Dataset excerpts:

[Begin]

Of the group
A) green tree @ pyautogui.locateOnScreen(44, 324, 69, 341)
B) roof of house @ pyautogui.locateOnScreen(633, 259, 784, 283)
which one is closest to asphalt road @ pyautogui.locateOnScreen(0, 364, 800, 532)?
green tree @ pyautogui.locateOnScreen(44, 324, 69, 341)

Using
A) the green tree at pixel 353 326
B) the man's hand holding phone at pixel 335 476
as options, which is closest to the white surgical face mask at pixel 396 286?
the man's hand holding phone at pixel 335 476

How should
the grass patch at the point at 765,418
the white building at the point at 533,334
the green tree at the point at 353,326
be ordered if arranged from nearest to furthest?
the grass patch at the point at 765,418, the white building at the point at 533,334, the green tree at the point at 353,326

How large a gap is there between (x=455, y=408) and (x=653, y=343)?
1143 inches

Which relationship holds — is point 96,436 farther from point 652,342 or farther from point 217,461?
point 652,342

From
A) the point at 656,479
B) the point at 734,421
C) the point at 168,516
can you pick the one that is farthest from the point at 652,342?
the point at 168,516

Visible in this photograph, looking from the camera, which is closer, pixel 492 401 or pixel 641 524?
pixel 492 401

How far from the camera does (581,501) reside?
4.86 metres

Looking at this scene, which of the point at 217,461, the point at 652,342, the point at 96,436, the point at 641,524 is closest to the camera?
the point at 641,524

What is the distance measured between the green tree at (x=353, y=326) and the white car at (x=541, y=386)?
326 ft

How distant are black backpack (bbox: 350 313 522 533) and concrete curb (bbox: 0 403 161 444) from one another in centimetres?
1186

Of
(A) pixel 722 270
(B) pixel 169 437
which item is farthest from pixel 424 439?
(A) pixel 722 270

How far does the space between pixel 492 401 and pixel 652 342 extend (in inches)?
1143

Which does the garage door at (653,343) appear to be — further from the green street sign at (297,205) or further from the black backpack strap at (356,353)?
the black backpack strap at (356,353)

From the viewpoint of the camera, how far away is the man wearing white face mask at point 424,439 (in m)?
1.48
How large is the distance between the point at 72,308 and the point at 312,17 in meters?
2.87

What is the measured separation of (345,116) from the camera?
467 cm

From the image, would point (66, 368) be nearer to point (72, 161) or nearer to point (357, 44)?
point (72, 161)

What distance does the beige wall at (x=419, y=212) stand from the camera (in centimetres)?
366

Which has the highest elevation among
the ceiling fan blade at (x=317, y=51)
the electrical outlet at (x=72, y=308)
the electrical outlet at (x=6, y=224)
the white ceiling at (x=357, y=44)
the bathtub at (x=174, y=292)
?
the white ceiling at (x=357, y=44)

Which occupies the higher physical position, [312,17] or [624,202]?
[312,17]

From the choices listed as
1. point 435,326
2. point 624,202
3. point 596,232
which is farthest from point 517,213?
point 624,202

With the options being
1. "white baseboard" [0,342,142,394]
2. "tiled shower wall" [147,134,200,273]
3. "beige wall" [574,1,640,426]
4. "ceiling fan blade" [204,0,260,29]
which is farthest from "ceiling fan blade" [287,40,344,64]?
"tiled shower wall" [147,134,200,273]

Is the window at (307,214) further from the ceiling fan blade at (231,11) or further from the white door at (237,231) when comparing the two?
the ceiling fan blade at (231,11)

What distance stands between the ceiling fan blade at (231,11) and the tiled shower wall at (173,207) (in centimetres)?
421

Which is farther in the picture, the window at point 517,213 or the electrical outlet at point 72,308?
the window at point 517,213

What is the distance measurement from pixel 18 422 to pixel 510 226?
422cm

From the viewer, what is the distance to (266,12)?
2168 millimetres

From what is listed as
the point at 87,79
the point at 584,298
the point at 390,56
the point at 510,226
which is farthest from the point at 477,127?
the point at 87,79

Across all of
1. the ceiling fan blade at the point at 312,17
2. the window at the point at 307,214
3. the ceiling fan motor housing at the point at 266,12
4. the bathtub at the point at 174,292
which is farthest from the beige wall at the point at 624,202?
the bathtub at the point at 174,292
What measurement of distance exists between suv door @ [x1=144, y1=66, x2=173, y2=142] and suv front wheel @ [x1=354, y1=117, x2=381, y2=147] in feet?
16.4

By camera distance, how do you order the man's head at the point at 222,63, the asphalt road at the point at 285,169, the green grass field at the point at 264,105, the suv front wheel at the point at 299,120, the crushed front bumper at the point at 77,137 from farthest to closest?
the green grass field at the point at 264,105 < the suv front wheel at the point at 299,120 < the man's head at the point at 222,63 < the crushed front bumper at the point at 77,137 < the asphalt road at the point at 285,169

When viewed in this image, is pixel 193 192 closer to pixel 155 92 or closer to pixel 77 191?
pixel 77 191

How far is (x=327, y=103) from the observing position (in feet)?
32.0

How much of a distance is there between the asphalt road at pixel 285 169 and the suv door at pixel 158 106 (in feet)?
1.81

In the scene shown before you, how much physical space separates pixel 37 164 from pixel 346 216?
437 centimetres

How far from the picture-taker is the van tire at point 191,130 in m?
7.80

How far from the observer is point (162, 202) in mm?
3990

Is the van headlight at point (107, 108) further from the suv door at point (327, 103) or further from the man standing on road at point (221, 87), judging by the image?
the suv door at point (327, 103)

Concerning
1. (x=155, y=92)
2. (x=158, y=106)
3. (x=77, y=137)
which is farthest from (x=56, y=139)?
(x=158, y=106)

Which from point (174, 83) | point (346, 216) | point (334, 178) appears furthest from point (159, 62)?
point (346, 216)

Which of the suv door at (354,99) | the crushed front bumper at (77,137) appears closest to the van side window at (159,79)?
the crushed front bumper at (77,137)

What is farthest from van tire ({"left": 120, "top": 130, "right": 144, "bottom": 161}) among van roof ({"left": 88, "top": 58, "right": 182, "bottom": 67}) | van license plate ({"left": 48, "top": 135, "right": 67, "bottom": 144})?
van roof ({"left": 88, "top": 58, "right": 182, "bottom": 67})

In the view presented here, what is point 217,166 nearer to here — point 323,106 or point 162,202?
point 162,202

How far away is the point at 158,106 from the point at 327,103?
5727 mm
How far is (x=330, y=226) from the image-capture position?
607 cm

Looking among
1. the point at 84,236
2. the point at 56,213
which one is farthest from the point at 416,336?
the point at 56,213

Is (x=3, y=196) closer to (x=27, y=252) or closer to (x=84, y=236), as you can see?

[End]

Task brief:
Write out the whole listing again, exactly as it stands.

Solution for this problem:
Of the group
A) green tree @ pyautogui.locateOnScreen(44, 324, 69, 341)
B) roof of house @ pyautogui.locateOnScreen(633, 259, 784, 283)
which one is closest to asphalt road @ pyautogui.locateOnScreen(0, 364, 800, 532)?
green tree @ pyautogui.locateOnScreen(44, 324, 69, 341)

Using
A) the green tree at pixel 353 326
B) the man's hand holding phone at pixel 335 476
as options, which is closest to the white surgical face mask at pixel 396 286?
the man's hand holding phone at pixel 335 476

How should
the grass patch at the point at 765,418
the white building at the point at 533,334
the green tree at the point at 353,326
be ordered if arranged from nearest to furthest?
the grass patch at the point at 765,418, the white building at the point at 533,334, the green tree at the point at 353,326

How large a gap is there between (x=455, y=408) and (x=653, y=343)?
1143 inches

Which relationship holds — is point 96,436 farther from point 652,342 or farther from point 217,461?
point 652,342

From
A) the point at 656,479
B) the point at 734,421
C) the point at 168,516
can you pick the one that is farthest from the point at 652,342?
the point at 168,516

Visible in this photograph, looking from the camera, which is closer, pixel 492 401 or pixel 641 524?
pixel 492 401

How far from the camera does (581,501) reside?
4.86 metres

Looking at this scene, which of the point at 217,461, the point at 652,342, the point at 96,436, the point at 641,524 is closest to the camera?
the point at 641,524

What is the distance measured between the green tree at (x=353, y=326) and the white car at (x=541, y=386)?
326 ft

How distant are black backpack (bbox: 350 313 522 533) and concrete curb (bbox: 0 403 161 444) from one another in centimetres?
1186

Of
(A) pixel 722 270
(B) pixel 169 437
which item is farthest from pixel 424 439?
(A) pixel 722 270

How far does the space between pixel 492 401 and pixel 652 342 extend (in inches)?
1143

Which does the garage door at (653,343) appear to be — further from the green street sign at (297,205) or further from the black backpack strap at (356,353)?
the black backpack strap at (356,353)

From the viewpoint of the camera, how far away is the man wearing white face mask at point 424,439 (in m)?
1.48
How large is the distance between the point at 72,308 and the point at 312,17 in meters?
2.87

What is the measured separation of (345,116) from the camera?
467 cm

From the image, would point (66, 368) be nearer to point (72, 161) or nearer to point (357, 44)?
point (72, 161)

What distance does the beige wall at (x=419, y=212) stand from the camera (in centimetres)?
366

Which has the highest elevation among
the ceiling fan blade at (x=317, y=51)
the electrical outlet at (x=72, y=308)
the electrical outlet at (x=6, y=224)
the white ceiling at (x=357, y=44)
the bathtub at (x=174, y=292)
?
the white ceiling at (x=357, y=44)

Which occupies the higher physical position, [312,17] or [624,202]?
[312,17]

From the choices listed as
1. point 435,326
2. point 624,202
3. point 596,232
which is farthest from point 517,213?
point 624,202

With the options being
1. "white baseboard" [0,342,142,394]
2. "tiled shower wall" [147,134,200,273]
3. "beige wall" [574,1,640,426]
4. "ceiling fan blade" [204,0,260,29]
which is farthest from "ceiling fan blade" [287,40,344,64]?
"tiled shower wall" [147,134,200,273]

Is the window at (307,214) further from the ceiling fan blade at (231,11) or further from the white door at (237,231) when comparing the two?
the ceiling fan blade at (231,11)

What distance stands between the ceiling fan blade at (231,11) and the tiled shower wall at (173,207) (in centimetres)?
421

Which is farther in the picture, the window at point 517,213 or the electrical outlet at point 72,308?
the window at point 517,213

What is the distance measurement from pixel 18 422 to pixel 510 226?
422cm

From the viewer, what is the distance to (266,12)?
2168 millimetres

From what is listed as
the point at 87,79
the point at 584,298
the point at 390,56
the point at 510,226
which is farthest from the point at 477,127?
the point at 87,79

Across all of
1. the ceiling fan blade at the point at 312,17
2. the window at the point at 307,214
3. the ceiling fan motor housing at the point at 266,12
4. the bathtub at the point at 174,292
which is farthest from the beige wall at the point at 624,202?
the bathtub at the point at 174,292
What measurement of distance exists between suv door @ [x1=144, y1=66, x2=173, y2=142] and suv front wheel @ [x1=354, y1=117, x2=381, y2=147] in feet?
16.4

By camera distance, how do you order the man's head at the point at 222,63, the asphalt road at the point at 285,169, the green grass field at the point at 264,105, the suv front wheel at the point at 299,120, the crushed front bumper at the point at 77,137 from farthest to closest?
the green grass field at the point at 264,105 < the suv front wheel at the point at 299,120 < the man's head at the point at 222,63 < the crushed front bumper at the point at 77,137 < the asphalt road at the point at 285,169

When viewed in this image, is pixel 193 192 closer to pixel 155 92 or closer to pixel 77 191?
pixel 77 191

How far is (x=327, y=103) from the observing position (in feet)?
32.0

How much of a distance is there between the asphalt road at pixel 285 169 and the suv door at pixel 158 106 (in feet)?
1.81

In the scene shown before you, how much physical space separates pixel 37 164 from pixel 346 216?
437 centimetres

How far from the picture-taker is the van tire at point 191,130 in m?
7.80

How far from the observer is point (162, 202) in mm?
3990

Is the van headlight at point (107, 108) further from the suv door at point (327, 103) or further from the man standing on road at point (221, 87), judging by the image?
the suv door at point (327, 103)

Concerning
1. (x=155, y=92)
2. (x=158, y=106)
3. (x=77, y=137)
which is farthest from (x=56, y=139)?
(x=158, y=106)

Which from point (174, 83) | point (346, 216) | point (334, 178) appears furthest from point (159, 62)?
point (346, 216)

Which of the suv door at (354,99) | the crushed front bumper at (77,137) appears closest to the van side window at (159,79)?
the crushed front bumper at (77,137)

What is farthest from van tire ({"left": 120, "top": 130, "right": 144, "bottom": 161}) among van roof ({"left": 88, "top": 58, "right": 182, "bottom": 67}) | van license plate ({"left": 48, "top": 135, "right": 67, "bottom": 144})?
van roof ({"left": 88, "top": 58, "right": 182, "bottom": 67})

In the view presented here, what is point 217,166 nearer to here — point 323,106 or point 162,202?
point 162,202

How far away is the point at 158,106 from the point at 327,103?
5727 mm
How far is (x=330, y=226) from the image-capture position?
607 cm

Looking among
1. the point at 84,236
2. the point at 56,213
which one is farthest from the point at 416,336?
the point at 56,213

Is (x=3, y=196) closer to (x=27, y=252) or closer to (x=84, y=236), as you can see?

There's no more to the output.